Por carros mais baratos
Ficamos bastante entristecidos com este
editorial do Best Cars. Este site, que sempre norteou e ainda norteia
nossas avaliações pela riqueza de detalhes e franqueza total com que fala dos
automóveis, a nosso ver prestou um desserviço com esta informação.
Há anos que lutamos contra a
subserviência que tomou de assalto a imprensa automobilística no Brasil. Diante
da enorme crise do jornalismo, com demissões em massa a cada dia, é até natural
que os repórteres e editores do setor se agarrem aos seus principais
anunciantes e fiquem com medo de escrever avaliações negativas sob pena de
perderem os anúncios e, consequentemente, os empregos. O BCWS inclusive é
vítima de um boicote da GM que dura vários anos, desde a época em que o site
falou as verdades reais sobre produtos horrorosos que a GM empurrou goela
abaixo dos brasileiros.
Aí tivemos uma época tenebrosa em que
barbaridades do tipo “o Peugeot 207 ficaria muito caro para o Brasil; o Golf V
fiaria muito caro para o Brasil” foram repetidas à exaustão pelos arrogantes
assessores das montadoras e engolidas sem nenhum questionamento pela imprensa
conivente. O resultado foi o convívio com trapizongas como o Peugeot 206,5 e o
Golf 4,5 que, de verdade, nem eram tão mais baratos que seus similares
europeus, apesar da enorme inferioridade como produtos.
Depois de muita luta, parece que a
ficha caiu. A nosso ver, o gatilho foi a troca de editores na Quatro Rodas, e a
subsequente reprovação do EcoSport que começou uma nova fase de saudável
independência. Já elogiamos recentemente aqui várias citações da imprensa com
relação ao elevado preço dos carros, e principalmente a prática abusiva, mas
que infelizmente tem se tornado comum, de trazer uma nova geração de um carro
com valores 30% maiores que a anterior. Nos desculpem, mas nenhuma inovação
tecnológica justifica esse preço, e muito menos os três ou quatro equipamentos
adicionados nas novas gerações de Cruze, Civic, Edge e agora Fusion.

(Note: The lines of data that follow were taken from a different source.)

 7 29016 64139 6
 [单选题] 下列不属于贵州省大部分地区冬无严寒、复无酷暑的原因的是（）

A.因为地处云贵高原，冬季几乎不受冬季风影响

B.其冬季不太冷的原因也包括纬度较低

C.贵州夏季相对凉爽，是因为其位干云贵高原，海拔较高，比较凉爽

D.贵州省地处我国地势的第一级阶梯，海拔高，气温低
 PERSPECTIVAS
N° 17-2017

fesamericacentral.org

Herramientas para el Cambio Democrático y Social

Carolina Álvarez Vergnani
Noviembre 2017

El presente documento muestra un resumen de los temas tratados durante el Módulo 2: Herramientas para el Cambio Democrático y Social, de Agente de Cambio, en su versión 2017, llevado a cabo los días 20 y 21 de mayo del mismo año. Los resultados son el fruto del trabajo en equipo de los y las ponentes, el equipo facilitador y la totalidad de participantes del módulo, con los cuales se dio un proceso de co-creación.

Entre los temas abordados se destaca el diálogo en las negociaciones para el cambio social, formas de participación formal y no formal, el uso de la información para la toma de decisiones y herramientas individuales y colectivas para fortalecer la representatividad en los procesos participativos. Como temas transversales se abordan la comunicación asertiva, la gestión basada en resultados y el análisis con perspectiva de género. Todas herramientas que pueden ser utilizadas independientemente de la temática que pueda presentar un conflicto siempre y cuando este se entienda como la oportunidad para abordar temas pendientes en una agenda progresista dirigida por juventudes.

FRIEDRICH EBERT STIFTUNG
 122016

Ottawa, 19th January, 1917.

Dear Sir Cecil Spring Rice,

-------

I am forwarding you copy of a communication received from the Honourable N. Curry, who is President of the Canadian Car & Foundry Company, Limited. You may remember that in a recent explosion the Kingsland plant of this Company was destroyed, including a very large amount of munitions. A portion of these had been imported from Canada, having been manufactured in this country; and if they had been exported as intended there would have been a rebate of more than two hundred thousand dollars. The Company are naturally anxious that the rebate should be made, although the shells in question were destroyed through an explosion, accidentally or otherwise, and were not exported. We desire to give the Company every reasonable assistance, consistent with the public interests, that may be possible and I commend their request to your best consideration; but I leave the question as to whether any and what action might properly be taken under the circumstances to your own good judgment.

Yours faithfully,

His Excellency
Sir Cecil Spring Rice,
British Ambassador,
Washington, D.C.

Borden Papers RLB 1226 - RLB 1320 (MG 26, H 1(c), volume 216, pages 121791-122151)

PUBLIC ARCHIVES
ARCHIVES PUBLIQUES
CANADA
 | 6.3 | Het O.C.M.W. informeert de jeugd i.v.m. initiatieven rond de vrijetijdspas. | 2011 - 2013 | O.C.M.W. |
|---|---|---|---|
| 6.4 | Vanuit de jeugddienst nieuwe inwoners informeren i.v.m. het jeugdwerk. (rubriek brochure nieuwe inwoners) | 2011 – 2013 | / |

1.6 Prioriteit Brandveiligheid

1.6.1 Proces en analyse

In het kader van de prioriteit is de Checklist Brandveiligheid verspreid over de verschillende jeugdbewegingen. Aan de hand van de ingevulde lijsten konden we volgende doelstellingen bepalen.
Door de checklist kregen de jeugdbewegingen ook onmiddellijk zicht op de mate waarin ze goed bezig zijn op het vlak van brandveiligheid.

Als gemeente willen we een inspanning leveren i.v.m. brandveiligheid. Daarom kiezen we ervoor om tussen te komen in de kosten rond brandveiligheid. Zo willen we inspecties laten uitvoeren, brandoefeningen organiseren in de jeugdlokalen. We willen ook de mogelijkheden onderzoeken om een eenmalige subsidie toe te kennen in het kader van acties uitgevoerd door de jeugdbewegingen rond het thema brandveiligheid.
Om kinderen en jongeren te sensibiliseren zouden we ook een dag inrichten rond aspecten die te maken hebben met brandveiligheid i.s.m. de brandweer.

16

Aliás, vale aqui um parênteses. Muito
do que se defende aqui como “adição de conteúdo” na nova geração é na verdade eletrônica
e sensores que não são caros. Qual o custo real de adicionar um sensor de ponto
cego? Uma câmera de ré? É muito diferente de um novo motor ou plataforma por
exemplo. Então as montadoras querem justificar aumentos de 30 mil reais sendo
que na verdade o investido no carro, diluído por toda a produção, não chega a
mil.
Assim, é justamente quando temos a
imprensa mais questionadora, assumindo o lado do leitor, perplexa com os aumentos
sem sentido, o BCWS relativiza tudo comparando com os preços de muitos anos
atrás.
A avaliação do site é infelizmente
distorcida pois o índice de comparação é o IGP-M, que não reflete tão bem a
economia quanto o IPCA. No entanto, mesmo com o IPCA nota-se claramente que
muitos carros estão mais baratos hoje do que em 2006 e mesmo 1996.
Não há o que desmerecer na avaliação
do BCWS, a não ser a escolha do índice. Como avaliação, está corretíssima. O
problema, em nossa visão, é que chove no molhado. Carro sempre foi caro no
Brasil. Como vários internautas comentaram, até os anos 80 ter carro 0km era
coisa de gente rica, a classe média comprava usados e os mais pobres andavam de
ônibus mesmo.
Dizer que os carros custam o que
sempre custaram é prestar um desserviço aos brasileiros, é seguir privando-os
de ter carro, é defender que carros sejam caros mesmo e somente acessíveis aos
mais privilegiados. “Afinal de contas sempre foi assim”.
A nosso ver, o caminho é continuar
estampando nas primeiras páginas que os carros estão caros. É seguir escrevendo
manchetes como a sensacional de hoje do UOL Carros: Ford
Fusion 2017 pode até andar sozinho; difícil é pagar novo preço.
Isso sim é defender o interesse do
brasileiro e do consumidor. É já queimar o lançamento de partida, forçar uma
política de revisão de preços, alertar o comprador que ele estará melhor
servido no mercado de usados, para que mais pessoas tenham acesso aos carros,
principalmente aos bons carros.
Esse é o papel da imprensa.
Democratização da cultura automotiva.